Type 1 errors happen when a true (Fail to Reject) null hypothesis is rejected, which is also know as a false positive.

Type II Errors

Type II errors is the opposite or a false negative as compared to the false positive of the Type I error.

Significance Level (α)

Significance level is set during hypothesis testing to determine the likelihood/probability of Type I errors occurring. The level is set based on the confidence interval. An example of a typical significance level is .05. If a significance level is set to .05, it states that 95% of the time a Type I error will not occur. The significance level is used to determine the critical value. For a one tailed test you can leave the significance level alone, however for a two tailed test you have to divide the level in half. Example if you were given a Confidence Interval of 95% you would have to divided the last 5% by 2 which would give you a significance interval of .025.
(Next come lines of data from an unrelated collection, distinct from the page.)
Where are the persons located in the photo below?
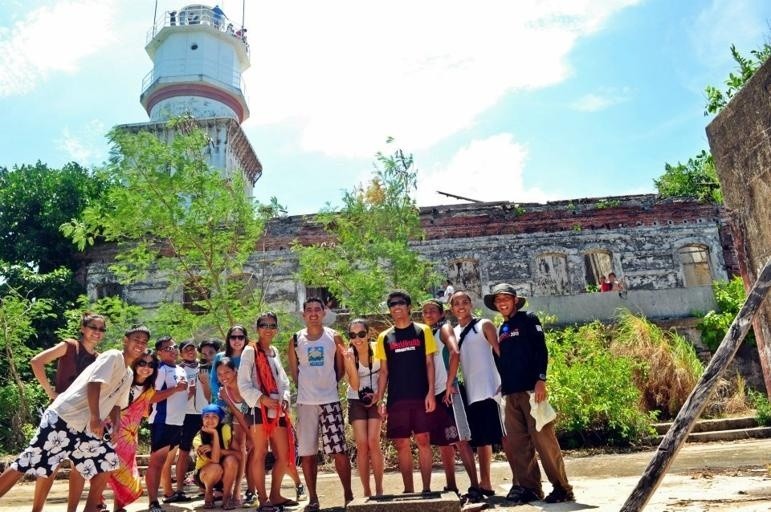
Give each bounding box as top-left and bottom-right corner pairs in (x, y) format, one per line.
(169, 4), (248, 52)
(608, 272), (624, 289)
(1, 313), (302, 512)
(289, 280), (575, 511)
(597, 276), (612, 292)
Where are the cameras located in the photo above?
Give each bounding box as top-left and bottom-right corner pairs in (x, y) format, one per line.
(357, 384), (375, 409)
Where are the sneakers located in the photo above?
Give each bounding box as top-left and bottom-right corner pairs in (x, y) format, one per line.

Confidence Intervals (CI) 

The Confidence Interval (CI) is the range of number which fall between critical values of a two-tailed test or the majority of the normal distribution of a one tailed test (Fig. 1)

(Fig. 1) The white area under the normal distribution would be the Confidence Interval (CI) of a hypothesis test. The image shows a one tailed & a two tailed test. Image collected from https://www2.ccrb.cuhk.edu.hk/stat/User%20guidance,%20definition%20and%20terminology%20(Online%20Help).htm
Critical Value (CV)

The Critical Value (CV) is the exact numeric location on the normal distribution which divides the "reject" (black area of Fig. 1) and "fail to reject" (white area of Fig. 1). If a test statistic is below the CV then the test fails to reject the null hypothesis. Alternatively if a test statistic is above the CV then the test rejects the null hypothesis.

z-test

A z-test is utilized to determine if the average of 2 population data sets are statistically different (Fig. 2). One of the data sets must be a smaller representation of samples (sample mean) compared to the other (population mean). Z-tests are generally used for samples sizes larger than 30 (n). For the purposes of this assignment we will be using the same chart as we did in Assignment 3 to calculate the CV for our z-tests.

(Fig. 2) Formula used for a z-test. Image collected from http://isoconsultantpune.com/hypothesis-testing/.
t-test

T-test utilize the same formula as a z-test but when determining the CV one must utilize Degrees of Freedom to calculate. The Degrees of Freedom are calculated by subtracting 1 from the total number of test samples (n) and finding the corresponding value with you significant level (α). T-tests are used from sample sizes smaller than 30. For the purposes of this assignment we will be using a chart provided in our book to determine the CV (Fig. 3).

(Fig. 3) T-test chart from Statistical Methods for Geography by Peter A. Rogerson utilized for this assignment.


Part 1: t and z test

Question 1

I was provided a chart which contained the Interval Type, Confidence Interval (labeled as Confidence Level in this case), and the number of test samples (n) (Fig. 4). From this information I was to determine which test type was appropriate and the Significance Level (α). Using the descriptions from the above terms I was able to determine the missing values which are highlighted in gold in Fig. 4. Notice for the two-tailed tests there are 2 z or t values.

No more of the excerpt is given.